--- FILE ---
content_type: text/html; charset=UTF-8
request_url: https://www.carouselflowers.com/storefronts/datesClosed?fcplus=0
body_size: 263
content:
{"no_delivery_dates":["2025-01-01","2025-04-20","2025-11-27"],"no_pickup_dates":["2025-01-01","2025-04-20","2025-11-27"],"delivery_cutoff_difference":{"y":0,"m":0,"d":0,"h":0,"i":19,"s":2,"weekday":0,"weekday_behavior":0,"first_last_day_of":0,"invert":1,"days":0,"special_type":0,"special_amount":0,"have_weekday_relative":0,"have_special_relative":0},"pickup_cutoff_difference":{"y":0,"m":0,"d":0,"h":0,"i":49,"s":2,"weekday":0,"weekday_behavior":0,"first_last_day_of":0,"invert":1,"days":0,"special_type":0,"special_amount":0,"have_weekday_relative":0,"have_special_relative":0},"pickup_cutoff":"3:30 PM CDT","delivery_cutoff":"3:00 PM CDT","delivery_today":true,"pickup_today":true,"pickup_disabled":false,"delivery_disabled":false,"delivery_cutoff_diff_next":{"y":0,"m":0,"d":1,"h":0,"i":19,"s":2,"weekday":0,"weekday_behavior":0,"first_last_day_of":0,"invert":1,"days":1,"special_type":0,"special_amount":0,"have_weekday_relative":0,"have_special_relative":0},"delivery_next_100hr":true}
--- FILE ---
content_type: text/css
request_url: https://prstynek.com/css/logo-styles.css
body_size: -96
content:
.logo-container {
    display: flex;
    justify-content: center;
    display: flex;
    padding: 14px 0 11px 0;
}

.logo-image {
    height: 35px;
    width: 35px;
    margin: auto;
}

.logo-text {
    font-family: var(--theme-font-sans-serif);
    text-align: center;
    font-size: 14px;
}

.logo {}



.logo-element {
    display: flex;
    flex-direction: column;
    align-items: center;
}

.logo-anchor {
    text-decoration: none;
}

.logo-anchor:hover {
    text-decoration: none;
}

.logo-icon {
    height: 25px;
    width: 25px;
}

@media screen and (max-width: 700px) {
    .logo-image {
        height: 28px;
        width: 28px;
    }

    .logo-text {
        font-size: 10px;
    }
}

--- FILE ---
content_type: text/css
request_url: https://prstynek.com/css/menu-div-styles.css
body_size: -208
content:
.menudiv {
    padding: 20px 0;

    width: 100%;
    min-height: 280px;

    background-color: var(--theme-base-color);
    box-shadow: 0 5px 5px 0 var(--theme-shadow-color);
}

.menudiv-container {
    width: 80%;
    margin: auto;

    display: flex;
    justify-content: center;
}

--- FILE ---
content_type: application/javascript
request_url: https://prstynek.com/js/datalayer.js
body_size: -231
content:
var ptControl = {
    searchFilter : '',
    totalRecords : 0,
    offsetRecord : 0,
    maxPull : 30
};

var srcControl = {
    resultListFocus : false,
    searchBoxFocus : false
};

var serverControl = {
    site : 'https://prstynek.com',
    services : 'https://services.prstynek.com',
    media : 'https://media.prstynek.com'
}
━━━
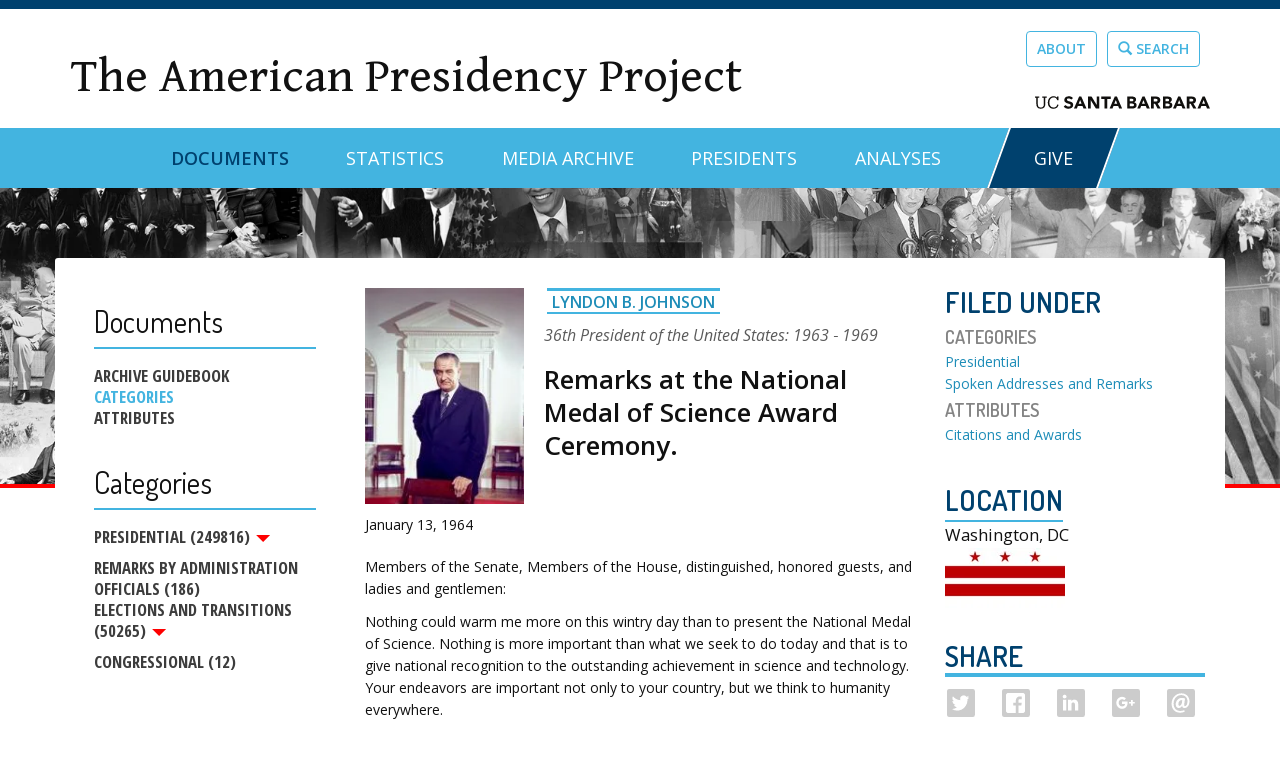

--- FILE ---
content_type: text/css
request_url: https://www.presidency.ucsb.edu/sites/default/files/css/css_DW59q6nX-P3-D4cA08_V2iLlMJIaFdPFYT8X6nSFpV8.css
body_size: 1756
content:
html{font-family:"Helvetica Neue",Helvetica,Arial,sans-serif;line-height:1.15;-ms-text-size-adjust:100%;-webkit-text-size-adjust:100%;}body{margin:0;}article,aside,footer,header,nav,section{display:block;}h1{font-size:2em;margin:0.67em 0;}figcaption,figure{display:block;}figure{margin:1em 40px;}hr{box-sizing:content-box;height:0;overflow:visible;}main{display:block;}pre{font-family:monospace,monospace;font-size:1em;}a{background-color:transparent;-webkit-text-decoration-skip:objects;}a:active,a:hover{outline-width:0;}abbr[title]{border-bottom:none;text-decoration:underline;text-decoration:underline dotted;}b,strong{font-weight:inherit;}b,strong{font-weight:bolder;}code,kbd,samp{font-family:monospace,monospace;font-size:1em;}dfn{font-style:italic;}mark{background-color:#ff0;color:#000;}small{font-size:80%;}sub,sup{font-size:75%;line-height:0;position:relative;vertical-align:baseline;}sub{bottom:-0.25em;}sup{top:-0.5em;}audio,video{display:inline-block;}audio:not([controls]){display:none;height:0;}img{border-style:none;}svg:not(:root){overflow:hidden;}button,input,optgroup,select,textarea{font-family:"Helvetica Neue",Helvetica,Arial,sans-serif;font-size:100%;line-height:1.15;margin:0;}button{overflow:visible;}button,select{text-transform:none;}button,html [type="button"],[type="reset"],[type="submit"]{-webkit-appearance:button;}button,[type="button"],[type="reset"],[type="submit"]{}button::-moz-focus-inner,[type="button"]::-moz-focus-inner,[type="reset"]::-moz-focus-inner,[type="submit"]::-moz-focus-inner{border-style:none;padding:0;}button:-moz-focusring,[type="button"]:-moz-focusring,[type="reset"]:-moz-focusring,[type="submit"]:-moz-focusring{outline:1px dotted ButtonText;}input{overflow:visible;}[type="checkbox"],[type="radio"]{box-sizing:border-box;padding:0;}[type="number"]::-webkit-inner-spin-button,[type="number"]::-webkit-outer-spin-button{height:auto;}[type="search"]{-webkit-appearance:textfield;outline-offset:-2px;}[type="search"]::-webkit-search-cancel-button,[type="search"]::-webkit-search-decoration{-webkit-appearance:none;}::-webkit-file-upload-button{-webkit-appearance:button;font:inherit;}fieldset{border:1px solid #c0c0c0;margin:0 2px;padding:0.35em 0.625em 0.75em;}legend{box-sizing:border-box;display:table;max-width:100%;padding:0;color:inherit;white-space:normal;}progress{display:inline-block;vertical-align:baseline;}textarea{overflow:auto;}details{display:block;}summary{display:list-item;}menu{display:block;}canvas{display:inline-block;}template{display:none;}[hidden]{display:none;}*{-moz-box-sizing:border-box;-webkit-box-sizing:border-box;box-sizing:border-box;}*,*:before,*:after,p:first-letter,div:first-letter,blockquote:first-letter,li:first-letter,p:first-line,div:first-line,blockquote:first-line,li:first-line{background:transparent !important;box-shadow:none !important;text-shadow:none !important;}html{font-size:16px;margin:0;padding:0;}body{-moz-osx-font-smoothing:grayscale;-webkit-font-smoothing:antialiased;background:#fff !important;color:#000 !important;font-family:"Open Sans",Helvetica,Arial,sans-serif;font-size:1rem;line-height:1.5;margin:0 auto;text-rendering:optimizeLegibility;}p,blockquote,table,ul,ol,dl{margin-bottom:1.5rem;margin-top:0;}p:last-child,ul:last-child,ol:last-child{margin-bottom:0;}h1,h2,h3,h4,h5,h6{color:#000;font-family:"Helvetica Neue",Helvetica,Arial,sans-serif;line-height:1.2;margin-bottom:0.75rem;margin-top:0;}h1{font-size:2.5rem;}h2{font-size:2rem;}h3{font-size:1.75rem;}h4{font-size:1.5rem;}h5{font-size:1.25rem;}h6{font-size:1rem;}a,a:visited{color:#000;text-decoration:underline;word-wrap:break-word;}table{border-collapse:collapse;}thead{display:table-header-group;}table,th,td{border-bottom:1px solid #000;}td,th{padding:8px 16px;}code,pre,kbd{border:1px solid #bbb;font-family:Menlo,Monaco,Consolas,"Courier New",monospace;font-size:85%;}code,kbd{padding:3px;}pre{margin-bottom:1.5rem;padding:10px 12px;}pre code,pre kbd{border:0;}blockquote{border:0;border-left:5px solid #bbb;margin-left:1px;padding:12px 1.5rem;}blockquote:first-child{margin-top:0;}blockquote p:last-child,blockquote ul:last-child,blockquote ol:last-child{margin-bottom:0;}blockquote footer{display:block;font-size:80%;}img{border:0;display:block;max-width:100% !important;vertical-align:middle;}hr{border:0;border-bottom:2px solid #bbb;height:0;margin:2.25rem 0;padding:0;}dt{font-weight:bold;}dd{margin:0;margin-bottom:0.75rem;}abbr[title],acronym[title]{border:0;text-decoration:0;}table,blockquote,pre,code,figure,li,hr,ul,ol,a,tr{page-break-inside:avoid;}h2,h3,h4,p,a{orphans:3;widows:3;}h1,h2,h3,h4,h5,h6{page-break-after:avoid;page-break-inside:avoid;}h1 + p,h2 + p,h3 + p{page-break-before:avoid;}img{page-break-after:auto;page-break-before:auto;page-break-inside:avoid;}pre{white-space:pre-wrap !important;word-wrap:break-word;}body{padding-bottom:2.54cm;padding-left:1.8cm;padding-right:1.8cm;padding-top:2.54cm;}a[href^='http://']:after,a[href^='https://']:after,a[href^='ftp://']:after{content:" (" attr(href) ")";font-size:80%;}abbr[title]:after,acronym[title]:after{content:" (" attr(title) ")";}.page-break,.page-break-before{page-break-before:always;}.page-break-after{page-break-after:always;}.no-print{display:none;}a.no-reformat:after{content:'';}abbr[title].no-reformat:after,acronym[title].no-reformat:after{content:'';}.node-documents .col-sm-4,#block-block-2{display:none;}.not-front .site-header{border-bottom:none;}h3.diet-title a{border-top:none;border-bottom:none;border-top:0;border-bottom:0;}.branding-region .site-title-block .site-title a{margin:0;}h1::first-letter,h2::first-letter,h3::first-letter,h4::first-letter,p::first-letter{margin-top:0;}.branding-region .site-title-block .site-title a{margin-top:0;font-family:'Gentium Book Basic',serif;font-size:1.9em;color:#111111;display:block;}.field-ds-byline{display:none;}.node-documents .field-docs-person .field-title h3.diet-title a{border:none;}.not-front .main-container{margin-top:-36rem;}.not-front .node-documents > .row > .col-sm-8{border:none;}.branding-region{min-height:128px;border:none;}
━━━
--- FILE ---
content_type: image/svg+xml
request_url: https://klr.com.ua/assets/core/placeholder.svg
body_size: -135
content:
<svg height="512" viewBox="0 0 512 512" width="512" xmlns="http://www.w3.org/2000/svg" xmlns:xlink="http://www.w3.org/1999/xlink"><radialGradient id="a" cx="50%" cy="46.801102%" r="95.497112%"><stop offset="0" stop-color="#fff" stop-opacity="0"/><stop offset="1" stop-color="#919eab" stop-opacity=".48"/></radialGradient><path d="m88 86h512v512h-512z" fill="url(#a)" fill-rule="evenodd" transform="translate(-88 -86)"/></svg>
━━━
## WORK INSTRUCTION
Reproduce exactly, and with no other material, the lines between those holding "and (max-width: 700px)" and "width: 80%;", inclusive.

## RESPONSE
@media screen and (max-width: 700px) {
    .logo-image {
        height: 28px;
        width: 28px;
    }

    .logo-text {
        font-size: 10px;
    }
}

--- FILE ---
content_type: text/css
request_url: https://prstynek.com/css/menu-div-styles.css
body_size: -208
content:
.menudiv {
    padding: 20px 0;

    width: 100%;
    min-height: 280px;

    background-color: var(--theme-base-color);
    box-shadow: 0 5px 5px 0 var(--theme-shadow-color);
}

.menudiv-container {
    width: 80%;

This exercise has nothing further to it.